**Excerpted text:**
╔══
BMC Public Health. 2025 Dec 5;25(1):4222. doi: 10.1186/s12889-025-25301-8.

ABSTRACT

BACKGROUND: Diarrhea remains one of the biggest public health threats in Ghana, and it is the most common cause of both morbidity and mortality among children in sub-Sahara Africa. Several preventive and adaptative public health measures such as Rota Virus vaccination and improving access to potable water are being implemented. There is little research in Ghana examining the climatic resilience of these preventative and adaptive interventions. The study aimed at determining whether the preventative and adaptive interventions are climate-resilient by using morbidity data.

METHODS: In this research, time series data of monthly all-cause diarrhea morbidity, rainfall, temperature, and relative humidity which span the period of January 2014 to December 2020 were analyzed. The study used the Auto Regression Distributed Lag cointegration approach to model the impact of the climatic variables on all-cause diarrheal morbidity.

RESULTS: Public health preventative and adaptation strategies are climate robust and unresponsive to changes in climatic variables. The residuals in the models estimated are white noise and do not exhibit serial autocorrelation or conditional heteroscedasticity.

CONCLUSION: In the Tamale Metropolitan Area, climate change has no effect on diarrhea morbidity, supporting the claim that climate resilience is an important component of public health preventive interventions against diarrhea. The study findings as a whole emphasize the significance of climate-sensitive, evidence-based public health strategies.
╚══
**Information provided:**
╔══
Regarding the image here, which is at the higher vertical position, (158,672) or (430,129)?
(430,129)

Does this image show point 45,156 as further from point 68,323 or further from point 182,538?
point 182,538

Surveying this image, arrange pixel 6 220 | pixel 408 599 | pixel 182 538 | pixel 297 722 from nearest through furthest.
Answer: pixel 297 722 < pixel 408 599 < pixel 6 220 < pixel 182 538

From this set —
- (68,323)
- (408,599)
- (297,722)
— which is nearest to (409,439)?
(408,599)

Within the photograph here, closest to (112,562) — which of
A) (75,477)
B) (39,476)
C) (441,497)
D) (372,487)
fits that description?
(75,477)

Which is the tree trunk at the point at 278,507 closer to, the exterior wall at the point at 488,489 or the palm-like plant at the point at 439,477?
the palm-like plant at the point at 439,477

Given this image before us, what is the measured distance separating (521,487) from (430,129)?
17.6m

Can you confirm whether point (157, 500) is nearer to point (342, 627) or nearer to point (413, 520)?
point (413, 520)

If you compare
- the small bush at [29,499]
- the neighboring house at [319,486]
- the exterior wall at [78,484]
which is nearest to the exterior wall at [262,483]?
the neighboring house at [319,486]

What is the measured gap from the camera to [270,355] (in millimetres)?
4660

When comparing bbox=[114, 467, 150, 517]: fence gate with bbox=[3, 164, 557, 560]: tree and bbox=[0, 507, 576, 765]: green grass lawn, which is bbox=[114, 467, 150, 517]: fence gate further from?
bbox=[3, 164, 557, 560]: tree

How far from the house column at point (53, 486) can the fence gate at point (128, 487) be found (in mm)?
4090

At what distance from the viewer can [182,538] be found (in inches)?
╚══
**Exercise details:**
In the abstract on diarrhea in Ghana, what period does the analyzed monthly time series data cover?

**Answer section:**
January 2014 to December 2020.